Interestingly, in the presence of NGF at 1 ng/ml, BDNF was not able to induce cdk1 Tyr15 phosphorylation (Fig. 7C). Although NGF can induce TrkA-dependent biological effects at 1 ng/ml [37], this latter concentration is below the half maximal effect of NGF to induce p75NTR-dependent cell cycle re-entry in DCRNs [17]. We conclude therefore that the effect of BDNF on cdk1 phosphorylation does not require a previous activation of TrkA by NGF. In contrast, it seems that p75NTR needs to be efficiently activated by NGF to allow the effect of BDNF on cdk1 phosphorylation.

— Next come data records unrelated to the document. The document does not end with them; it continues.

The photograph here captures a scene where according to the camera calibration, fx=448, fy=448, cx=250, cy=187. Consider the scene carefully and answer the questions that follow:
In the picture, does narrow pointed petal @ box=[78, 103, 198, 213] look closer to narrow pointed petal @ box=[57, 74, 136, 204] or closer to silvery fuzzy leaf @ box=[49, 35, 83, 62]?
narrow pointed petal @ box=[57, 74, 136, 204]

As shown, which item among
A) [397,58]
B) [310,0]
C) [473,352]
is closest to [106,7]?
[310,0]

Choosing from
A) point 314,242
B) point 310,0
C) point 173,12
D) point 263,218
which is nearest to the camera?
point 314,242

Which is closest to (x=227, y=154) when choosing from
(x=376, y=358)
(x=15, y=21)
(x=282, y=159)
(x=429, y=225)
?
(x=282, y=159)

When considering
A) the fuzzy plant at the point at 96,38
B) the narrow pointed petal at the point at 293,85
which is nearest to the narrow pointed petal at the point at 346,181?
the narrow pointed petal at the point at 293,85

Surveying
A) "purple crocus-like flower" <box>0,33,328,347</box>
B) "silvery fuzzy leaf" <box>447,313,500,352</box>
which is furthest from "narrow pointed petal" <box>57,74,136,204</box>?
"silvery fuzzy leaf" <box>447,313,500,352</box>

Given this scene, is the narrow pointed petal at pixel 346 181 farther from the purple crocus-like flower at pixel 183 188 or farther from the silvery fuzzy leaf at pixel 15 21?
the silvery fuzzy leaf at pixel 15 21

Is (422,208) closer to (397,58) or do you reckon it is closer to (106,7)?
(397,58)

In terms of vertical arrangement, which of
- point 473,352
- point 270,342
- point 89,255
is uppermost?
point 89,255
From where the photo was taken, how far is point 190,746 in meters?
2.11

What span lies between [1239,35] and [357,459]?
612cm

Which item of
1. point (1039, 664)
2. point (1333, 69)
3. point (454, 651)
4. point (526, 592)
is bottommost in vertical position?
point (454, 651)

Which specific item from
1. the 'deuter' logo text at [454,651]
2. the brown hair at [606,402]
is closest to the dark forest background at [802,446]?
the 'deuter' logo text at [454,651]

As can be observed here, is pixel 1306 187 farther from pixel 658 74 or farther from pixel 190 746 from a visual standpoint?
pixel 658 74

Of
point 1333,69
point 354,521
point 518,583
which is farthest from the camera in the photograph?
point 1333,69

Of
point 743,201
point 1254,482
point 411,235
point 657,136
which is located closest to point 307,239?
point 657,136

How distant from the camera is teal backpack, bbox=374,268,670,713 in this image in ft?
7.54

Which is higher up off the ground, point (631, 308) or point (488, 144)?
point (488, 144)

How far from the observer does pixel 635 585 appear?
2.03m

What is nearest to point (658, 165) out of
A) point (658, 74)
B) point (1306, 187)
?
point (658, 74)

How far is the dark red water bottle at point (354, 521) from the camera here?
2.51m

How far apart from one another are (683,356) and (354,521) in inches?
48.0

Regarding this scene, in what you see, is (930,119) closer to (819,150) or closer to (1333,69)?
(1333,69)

Tyr15 Phosphorylation of cdk1 by BDNF Uses a Mechanism Independent of Wee1

BDNF-dependent cdk1 phosphorylation in DCRNs was observed to be independent of Wee1, the kinase that phosphorylates cdk1 at Tyr15 during G2 in proliferating cells [47]. In this regard, treatment of DCRNs with 300 nM MK-1775, a potent and selective Wee1 inhibitor known to prevent Wee1 activity when used at this latter concentration [48], could not prevent the effect of BDNF on Tyr15 phosphorylation of cdk1 (Fig. 8A). In contrast, CEFs treated with 300 nM MK-1775 showed an 80% decrease in the level of cdk1 phosphorylation at Tyr15 as compared to the control situation (Fig. 8B). These results indicate that the Wee1 inhibitor can prevent Tyr15 phosphorylation of cdk1 in proliferating cells but not in BDNF-treated DCRNs.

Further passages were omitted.